STATED GOAL A >>
Reproduce the passage on Neville Maxwell from "Neville Maxwell (1926" up to and including "on Indian democracy.".
STATED GOAL B >>
Using the passage on Neville Maxwell, answer the following:
(i) In what year was India's China War published?
(ii) In what year was Maxwell posted to New Delhi?
(iii) For which newspaper did Maxwell write from New Delhi during the 1962 Sino-Indian War?
STATED GOAL C >>
Extend the passage on Neville Maxwell, beginning after its final sentence.

READING TEXT >>
Neville Maxwell (1926 – 23 September 2019) was a British journalist and scholar who authored the 1970 book India's China War, which is considered a revisionist analysis of the 1962 Sino-Indian War, putting the blame for it on India. Maxwell has been praised for his objective view on the 1962 Sino-Indian War, but criticised for his pessimistic and often inaccurate views on Indian democracy.

Career
In 1959 he was posted to New Delhi as the South Asia correspondent. In the next eight years, he traveled from Kabul to East Pakistan and Kathmandu to Ceylon, reporting on the end of the Nehru era in India and the post-Nehru developments. During the 1962 Sino-Indian War, Maxwell wrote for The Times from New Delhi and was the only reporter there who did not uncritically accept the official Indian account of events. This eventually led to his "virtual expulsion" from India.

MATERIAL >>
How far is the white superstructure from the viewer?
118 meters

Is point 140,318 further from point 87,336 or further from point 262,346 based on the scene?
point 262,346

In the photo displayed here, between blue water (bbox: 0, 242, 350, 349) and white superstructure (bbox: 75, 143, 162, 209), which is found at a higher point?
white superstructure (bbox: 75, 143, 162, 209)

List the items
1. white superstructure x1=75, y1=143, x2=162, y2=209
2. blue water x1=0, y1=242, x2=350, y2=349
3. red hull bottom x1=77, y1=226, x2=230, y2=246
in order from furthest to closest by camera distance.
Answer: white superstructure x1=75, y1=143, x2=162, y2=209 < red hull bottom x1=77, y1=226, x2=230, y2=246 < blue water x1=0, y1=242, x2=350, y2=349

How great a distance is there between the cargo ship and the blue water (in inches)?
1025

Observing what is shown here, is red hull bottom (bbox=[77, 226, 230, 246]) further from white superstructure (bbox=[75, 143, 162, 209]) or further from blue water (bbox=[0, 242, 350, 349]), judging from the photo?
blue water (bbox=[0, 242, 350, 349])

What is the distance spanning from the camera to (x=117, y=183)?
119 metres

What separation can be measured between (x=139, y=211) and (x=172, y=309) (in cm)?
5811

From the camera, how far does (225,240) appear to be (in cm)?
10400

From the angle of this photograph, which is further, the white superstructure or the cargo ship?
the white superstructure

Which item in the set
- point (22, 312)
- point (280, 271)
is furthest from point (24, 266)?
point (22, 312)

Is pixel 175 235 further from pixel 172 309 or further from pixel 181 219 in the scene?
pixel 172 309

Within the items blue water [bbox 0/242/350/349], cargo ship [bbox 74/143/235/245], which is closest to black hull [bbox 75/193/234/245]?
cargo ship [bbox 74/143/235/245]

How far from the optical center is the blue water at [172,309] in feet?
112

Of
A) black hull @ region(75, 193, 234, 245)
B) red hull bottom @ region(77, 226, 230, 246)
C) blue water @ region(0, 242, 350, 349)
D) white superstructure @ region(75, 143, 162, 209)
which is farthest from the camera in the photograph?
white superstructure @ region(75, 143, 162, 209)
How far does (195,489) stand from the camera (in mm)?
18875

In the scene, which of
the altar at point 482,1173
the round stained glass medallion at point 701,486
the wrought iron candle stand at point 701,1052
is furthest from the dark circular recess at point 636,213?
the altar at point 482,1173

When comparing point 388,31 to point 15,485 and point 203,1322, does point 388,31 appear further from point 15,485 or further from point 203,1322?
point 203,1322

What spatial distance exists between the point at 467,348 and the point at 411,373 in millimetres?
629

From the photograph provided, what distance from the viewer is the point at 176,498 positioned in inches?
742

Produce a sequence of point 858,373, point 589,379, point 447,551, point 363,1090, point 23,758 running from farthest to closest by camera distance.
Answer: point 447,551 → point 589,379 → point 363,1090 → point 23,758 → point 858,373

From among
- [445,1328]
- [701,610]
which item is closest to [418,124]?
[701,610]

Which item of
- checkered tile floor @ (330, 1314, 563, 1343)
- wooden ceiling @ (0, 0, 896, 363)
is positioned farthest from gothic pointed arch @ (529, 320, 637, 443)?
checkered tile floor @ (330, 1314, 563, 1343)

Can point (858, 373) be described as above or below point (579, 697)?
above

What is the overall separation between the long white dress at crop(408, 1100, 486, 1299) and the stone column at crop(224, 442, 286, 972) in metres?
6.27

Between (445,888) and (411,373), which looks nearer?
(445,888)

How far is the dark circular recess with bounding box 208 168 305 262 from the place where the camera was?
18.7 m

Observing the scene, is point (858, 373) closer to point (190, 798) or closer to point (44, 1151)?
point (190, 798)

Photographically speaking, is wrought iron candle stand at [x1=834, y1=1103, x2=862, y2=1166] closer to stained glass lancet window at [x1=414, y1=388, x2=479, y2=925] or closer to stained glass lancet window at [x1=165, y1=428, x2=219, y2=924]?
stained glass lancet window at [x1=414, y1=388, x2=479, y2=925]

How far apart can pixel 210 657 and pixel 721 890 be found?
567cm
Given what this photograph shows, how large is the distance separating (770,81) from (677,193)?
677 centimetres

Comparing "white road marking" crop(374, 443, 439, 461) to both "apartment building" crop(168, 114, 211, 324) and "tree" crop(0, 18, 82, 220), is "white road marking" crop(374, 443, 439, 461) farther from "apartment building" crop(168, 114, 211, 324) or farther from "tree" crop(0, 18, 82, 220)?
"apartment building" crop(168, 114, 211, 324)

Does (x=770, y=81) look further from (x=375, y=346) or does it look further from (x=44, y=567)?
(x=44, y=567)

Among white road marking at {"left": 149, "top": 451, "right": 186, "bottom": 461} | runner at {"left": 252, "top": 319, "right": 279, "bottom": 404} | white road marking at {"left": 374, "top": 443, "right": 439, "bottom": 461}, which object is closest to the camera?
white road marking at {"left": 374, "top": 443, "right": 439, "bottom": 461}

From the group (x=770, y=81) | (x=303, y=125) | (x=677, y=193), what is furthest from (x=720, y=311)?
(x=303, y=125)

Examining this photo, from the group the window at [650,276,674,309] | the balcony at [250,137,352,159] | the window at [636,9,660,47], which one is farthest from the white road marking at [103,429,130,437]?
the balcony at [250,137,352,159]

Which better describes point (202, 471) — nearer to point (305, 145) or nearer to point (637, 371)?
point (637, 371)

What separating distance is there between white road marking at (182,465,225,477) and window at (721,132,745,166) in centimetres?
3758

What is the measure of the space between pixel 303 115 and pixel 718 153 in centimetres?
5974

ANSWER A >>
Neville Maxwell (1926 – 23 September 2019) was a British journalist and scholar who authored the 1970 book India's China War, which is considered a revisionist analysis of the 1962 Sino-Indian War, putting the blame for it on India. Maxwell has been praised for his objective view on the 1962 Sino-Indian War, but criticised for his pessimistic and often inaccurate views on Indian democracy.

ANSWER B >>
(i) 1970
(ii) 1959
(iii) The Times

ANSWER C >>
In 1967, Maxwell joined the School of Oriental and African Studies, University of London, as a senior fellow to write his book India's China War. He was with the Institute of Commonwealth Studies at Oxford University when the book was published in 1970.

Regarded as a comprehensive revisionist study, India's China War contradicted the then prevalent understanding of the war as a product of Chinese "betrayal and expansionism", and set out to prove that it was "in fact of India’s making, that it was 'India's China War'". The book drew extensively from India's classified Henderson Brooks–Bhagat Report, an internal operational review of India's military debacle, which Maxwell was able to obtain a copy of. Due to the lack of available information from China, Maxwell had to rely on inferences based on official Chinese statements with regards to China's perceptions. He did not attempt to evaluate the accuracy of these perceptions.

India's China War was widely praised across a diverse range of opinions, including British historian A. J. P. Taylor, Chinese premier Zhou Enlai and US Secretary of State Henry Kissinger. On the other hand, Singaporean leader Lee Kuan Yew considered it "revisionist, pro-China history". In India, the Indian government charged him with breach of the Official Secrets Act, forcing him to stay out of India to avoid arrest until the charges were annulled by Prime Minister Morarji Desai eight years later.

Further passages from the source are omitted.